● **Task details**
The lines below must be transcribed exactly as given, with the images removed.

● **Source data**
·····
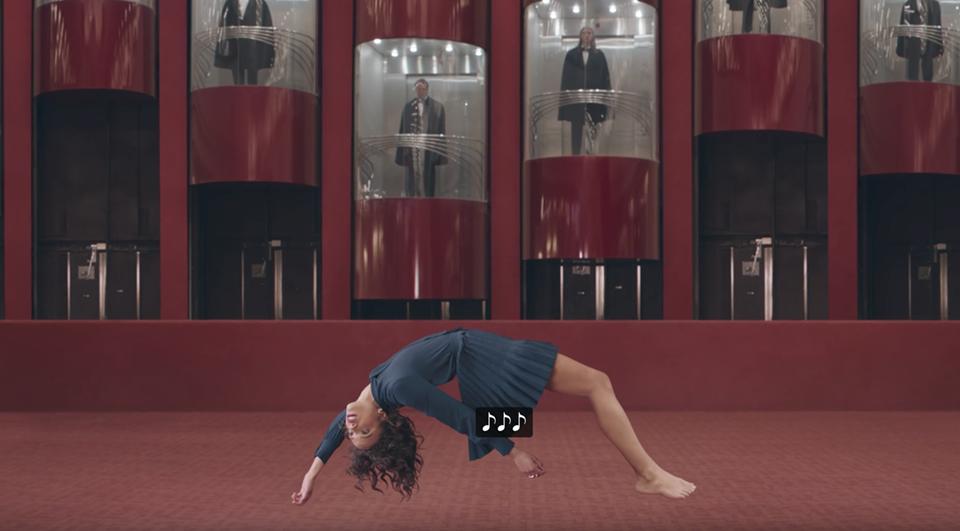 Disfrutar visualmente de los 'Secrets' de The Weeknd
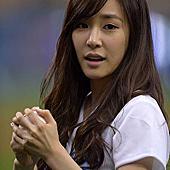 Tiffany開球全紀錄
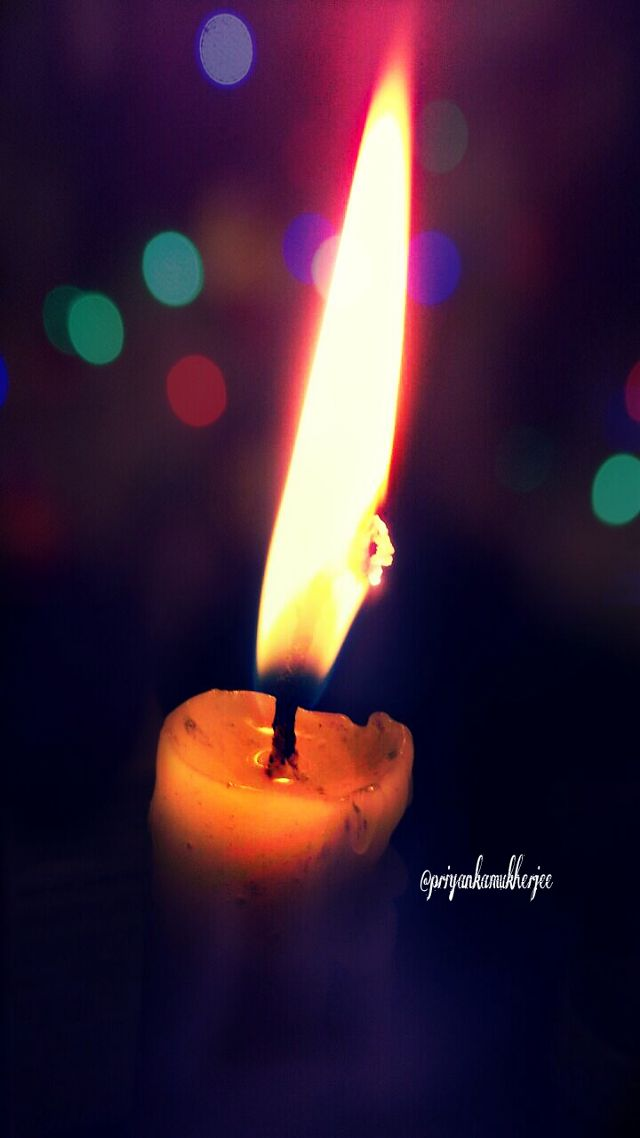 candle images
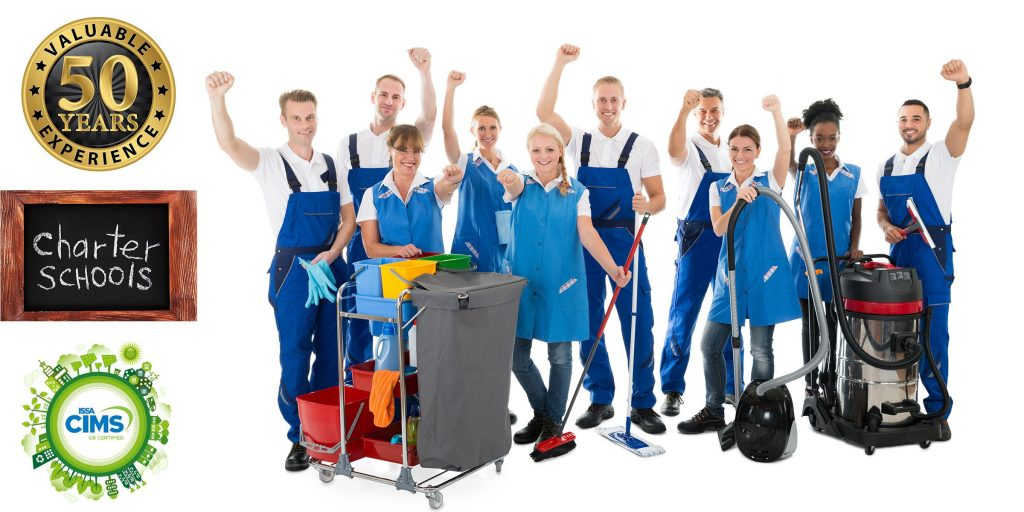 janitorial-service-charges-janitorial-leads-pro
·····
● **Exercise response**
 Disfrutar visualmente de los 'Secrets' de The Weeknd
 Tiffany開球全紀錄
 candle images
 janitorial-service-charges-janitorial-leads-pro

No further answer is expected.